With Nicaragua that is the dynamic, and since we are constantly meeting all the institutions, it is already a discussed thing. It would no longer take us by surprise because we know that the matter could come from there,” the doctor also said.

La Cruz as containment of the crisis

The dramatic situation in the neighboring country alerts the authorities of the different institutions of the country. For example, the Minister of Security, Michael Soto says that daily the police forces encounter about 200 people trying to enter the Costa Rican territory illegally through the northern border. In total, the authorities have rejected the entry of 12,782 people at the northern border, since the border restriction measures began.

The deputy chief of the immigration police, Alonso Soto, assured that they have permanent surveillance in the blind spots, and even in the properties of the border houses. 

“There you will find what is the border mile or the biological border corridor. It is a land that in fact belongs to Sinac (…). There are some steps where we can maintain as much vigilance as we do the patrol tours without having to enter any of the places where these people maintain possession of the land,” he said.

The border situation and the handling of the pandemic in Nicaragua put La Cruz on a thin thread, before the abyss of a crisis. For this reason, Mayor Alonso Alan believes that the canton is a “priority” in handling the emergency. 

Right now, La Cruz is almost a security capital of the country (…) We are the containment of what we are experiencing at the moment.”

Tests that don’t arrive 

Since March 25, when the pandemic was just beginning in Costa Rica, Health Minister Daniel Salas emphasized the need to decentralize the tests to detect COVID-19, especially in places where “the phenomenon [of contagion] is happening”.

The Social Security (CCSS) reaffirmed that same commitment on April 13. Active cases continued to rise in the province until reaching the highest peak of the entire pandemic, but the tests did not reach Guanacaste due to “supplier logistics issues,” said Dr. Mario Ruiz, manager of the CCSS, at the conference of May 14.

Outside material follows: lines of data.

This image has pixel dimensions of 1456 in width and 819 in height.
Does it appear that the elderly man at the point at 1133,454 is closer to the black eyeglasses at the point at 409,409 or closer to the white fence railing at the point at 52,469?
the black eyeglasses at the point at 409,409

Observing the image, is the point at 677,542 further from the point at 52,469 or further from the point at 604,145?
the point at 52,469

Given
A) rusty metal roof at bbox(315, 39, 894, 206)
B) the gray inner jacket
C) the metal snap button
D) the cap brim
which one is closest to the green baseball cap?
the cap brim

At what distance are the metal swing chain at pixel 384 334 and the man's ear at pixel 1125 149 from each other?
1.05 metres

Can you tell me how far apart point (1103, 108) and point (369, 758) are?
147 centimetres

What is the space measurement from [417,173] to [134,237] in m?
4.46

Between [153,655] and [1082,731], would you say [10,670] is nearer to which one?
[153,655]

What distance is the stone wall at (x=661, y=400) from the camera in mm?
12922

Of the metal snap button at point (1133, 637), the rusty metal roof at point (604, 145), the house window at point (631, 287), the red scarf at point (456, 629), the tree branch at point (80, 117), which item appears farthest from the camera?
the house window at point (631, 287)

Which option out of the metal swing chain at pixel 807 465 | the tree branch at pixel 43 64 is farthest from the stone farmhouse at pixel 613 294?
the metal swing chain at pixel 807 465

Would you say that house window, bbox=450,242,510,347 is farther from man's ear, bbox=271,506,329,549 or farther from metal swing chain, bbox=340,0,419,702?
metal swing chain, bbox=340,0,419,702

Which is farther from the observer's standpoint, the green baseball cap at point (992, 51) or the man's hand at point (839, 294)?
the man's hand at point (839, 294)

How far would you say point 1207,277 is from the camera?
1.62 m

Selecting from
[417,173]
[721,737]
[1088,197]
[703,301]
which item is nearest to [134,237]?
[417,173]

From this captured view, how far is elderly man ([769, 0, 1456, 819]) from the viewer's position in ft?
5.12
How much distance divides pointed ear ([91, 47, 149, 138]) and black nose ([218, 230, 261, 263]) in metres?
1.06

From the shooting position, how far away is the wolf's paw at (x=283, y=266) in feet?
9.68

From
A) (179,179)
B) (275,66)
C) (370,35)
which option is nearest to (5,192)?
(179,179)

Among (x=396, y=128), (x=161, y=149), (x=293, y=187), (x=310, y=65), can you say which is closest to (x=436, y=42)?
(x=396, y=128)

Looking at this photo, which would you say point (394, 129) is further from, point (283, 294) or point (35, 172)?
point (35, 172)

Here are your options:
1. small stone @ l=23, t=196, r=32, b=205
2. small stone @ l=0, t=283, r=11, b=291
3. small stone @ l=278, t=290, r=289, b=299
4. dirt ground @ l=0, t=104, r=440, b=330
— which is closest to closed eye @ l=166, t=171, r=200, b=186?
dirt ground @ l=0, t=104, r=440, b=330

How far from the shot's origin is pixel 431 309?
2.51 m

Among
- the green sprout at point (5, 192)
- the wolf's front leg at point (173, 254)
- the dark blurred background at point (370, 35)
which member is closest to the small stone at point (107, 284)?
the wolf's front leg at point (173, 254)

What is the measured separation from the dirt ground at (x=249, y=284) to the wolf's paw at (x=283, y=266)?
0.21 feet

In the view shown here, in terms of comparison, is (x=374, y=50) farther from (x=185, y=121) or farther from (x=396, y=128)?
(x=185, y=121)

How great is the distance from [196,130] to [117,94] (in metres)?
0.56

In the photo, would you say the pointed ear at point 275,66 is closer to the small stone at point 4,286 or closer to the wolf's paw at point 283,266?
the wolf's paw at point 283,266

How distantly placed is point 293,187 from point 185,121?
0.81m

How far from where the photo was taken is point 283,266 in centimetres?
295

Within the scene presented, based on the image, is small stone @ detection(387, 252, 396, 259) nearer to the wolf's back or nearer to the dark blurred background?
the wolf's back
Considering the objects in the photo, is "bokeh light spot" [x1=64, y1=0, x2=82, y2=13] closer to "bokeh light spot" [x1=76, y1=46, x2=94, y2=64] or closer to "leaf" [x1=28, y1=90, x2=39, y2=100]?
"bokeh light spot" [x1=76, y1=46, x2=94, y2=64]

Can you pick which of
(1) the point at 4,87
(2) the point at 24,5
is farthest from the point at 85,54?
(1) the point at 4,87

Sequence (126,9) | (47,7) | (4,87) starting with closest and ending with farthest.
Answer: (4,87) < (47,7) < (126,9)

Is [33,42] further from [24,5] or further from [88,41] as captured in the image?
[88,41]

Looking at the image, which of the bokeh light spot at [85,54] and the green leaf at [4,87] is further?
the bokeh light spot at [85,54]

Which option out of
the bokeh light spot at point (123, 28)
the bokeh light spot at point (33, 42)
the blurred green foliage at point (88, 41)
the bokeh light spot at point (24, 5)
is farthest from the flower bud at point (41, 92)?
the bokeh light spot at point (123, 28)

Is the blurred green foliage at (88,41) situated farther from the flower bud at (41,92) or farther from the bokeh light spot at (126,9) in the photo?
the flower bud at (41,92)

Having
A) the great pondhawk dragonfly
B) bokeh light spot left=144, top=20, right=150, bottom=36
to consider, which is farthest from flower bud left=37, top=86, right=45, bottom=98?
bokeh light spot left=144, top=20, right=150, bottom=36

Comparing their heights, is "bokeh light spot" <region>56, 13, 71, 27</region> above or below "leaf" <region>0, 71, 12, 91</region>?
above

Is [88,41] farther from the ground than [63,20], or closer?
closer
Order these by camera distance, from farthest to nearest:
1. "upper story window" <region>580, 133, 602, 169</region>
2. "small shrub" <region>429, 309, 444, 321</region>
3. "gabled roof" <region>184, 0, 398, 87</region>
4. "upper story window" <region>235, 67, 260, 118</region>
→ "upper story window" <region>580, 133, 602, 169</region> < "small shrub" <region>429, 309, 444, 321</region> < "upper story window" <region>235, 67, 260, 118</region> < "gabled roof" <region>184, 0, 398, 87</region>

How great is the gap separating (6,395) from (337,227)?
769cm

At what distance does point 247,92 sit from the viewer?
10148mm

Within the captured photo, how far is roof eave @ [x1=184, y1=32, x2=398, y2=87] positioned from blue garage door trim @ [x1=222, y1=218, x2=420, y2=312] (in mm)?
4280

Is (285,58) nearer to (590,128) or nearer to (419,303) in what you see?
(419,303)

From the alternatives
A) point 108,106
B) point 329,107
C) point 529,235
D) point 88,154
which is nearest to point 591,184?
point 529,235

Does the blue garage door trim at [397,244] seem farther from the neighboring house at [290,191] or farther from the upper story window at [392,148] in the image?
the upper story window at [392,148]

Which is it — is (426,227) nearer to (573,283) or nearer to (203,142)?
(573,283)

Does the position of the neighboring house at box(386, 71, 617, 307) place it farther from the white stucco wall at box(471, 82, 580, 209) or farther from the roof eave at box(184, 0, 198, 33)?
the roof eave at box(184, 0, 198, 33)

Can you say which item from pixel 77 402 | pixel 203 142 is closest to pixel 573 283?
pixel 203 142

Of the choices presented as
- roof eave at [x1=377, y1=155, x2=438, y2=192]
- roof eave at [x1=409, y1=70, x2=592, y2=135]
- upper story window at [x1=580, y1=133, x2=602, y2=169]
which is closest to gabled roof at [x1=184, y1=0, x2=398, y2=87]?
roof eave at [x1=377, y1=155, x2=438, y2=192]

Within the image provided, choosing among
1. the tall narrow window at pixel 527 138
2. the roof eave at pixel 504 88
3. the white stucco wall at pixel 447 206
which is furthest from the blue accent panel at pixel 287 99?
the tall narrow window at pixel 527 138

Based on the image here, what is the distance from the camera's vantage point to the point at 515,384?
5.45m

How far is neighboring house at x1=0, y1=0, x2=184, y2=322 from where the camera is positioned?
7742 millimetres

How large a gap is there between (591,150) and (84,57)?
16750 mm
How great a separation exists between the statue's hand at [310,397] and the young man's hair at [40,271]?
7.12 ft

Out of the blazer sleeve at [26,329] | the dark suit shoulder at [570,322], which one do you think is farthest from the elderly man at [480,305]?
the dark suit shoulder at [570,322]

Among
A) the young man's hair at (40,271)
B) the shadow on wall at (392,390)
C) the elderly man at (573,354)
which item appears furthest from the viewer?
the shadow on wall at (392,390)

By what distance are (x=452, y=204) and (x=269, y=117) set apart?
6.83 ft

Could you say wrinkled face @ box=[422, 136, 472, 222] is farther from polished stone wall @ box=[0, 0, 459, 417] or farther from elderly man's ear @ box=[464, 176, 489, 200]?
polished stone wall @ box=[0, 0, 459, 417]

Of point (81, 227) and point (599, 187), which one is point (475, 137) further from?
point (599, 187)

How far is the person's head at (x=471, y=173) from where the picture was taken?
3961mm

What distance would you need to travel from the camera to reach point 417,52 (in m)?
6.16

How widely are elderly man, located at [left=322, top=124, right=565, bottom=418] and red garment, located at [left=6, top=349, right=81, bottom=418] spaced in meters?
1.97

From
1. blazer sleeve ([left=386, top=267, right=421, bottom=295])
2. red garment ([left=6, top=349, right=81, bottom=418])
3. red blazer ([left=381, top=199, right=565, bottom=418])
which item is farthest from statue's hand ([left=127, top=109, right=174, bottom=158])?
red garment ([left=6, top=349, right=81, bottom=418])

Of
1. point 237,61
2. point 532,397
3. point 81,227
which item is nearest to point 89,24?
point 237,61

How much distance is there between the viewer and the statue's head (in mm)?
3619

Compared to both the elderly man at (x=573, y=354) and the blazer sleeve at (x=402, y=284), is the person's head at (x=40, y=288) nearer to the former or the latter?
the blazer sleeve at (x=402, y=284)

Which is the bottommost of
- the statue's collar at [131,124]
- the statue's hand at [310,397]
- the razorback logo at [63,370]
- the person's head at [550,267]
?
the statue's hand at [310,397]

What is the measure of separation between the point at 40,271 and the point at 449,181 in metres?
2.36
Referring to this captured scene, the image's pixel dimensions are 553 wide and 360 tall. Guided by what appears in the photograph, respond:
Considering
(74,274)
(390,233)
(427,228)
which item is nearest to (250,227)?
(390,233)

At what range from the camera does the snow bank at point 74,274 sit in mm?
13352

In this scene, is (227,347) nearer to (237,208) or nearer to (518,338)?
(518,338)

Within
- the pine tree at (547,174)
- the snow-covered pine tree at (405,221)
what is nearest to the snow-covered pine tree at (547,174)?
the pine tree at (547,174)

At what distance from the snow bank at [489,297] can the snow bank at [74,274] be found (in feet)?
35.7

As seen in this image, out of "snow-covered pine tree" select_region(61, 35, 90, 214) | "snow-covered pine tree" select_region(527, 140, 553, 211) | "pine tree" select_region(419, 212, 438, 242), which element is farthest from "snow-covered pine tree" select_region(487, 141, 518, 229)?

The health personnel of La Cruz clinic took 1,241 samples in one of these tents. Sometimes a member of the health staff suffered from heat stroke and had to return to the rest area, said Dr. Yesenia Álvarez and nurse Rossi Carvajal. It was not for less: the use of personal protective equipment and the heat produced by the tents were added to the high temperatures in La Cruz, which so far in May ranged between 21 and 34 degrees Celsius, according to data of National Meteorological Institute (IMM). Photo: César Arroyo CastroPhoto: César Arroyo Castro

The directors of the Liberia and Nicoya hospitals, Marvin Palma and Anner Angulo, confirmed to The Voice that, at the time of publishing this article, the tests have not yet reached their medical centers. “The CCSS is in the process of buying and looking for the country that can sell the tests to the institution,” said Angulo.

Recently, the CCSS received a donation of 10 equipments and 15,743 tests for the regional detection of COVID-19, but Guanacaste did not benefit either. The donation was made by the North American Costa Rican Chamber of Commerce (AmCham), the Business Development Alliance (AED) and the Costa Rica United States of America Foundation for Cooperation (CRUSA).

The institution placed them in the health areas of Los Santos, Puriscal, Acosta, Paquera, Siquirres, Corralillo, Upala, Chomes-Monteverde, Guatuso and the National Rehabilitation Center.

The companies will donate 60 more machines and, according to the CCSS, they do plan to send them to border areas. “The final list of places where they will be placed will depend on the equipments’ entry into the country.”

The lack of kits in the province led the Ministry of Health to look for solutions to speed up the results of the tests to carriers. The Ministry of Public Security loaned planes to Health to send the samples to San José. Each flight cost approximately $ 500.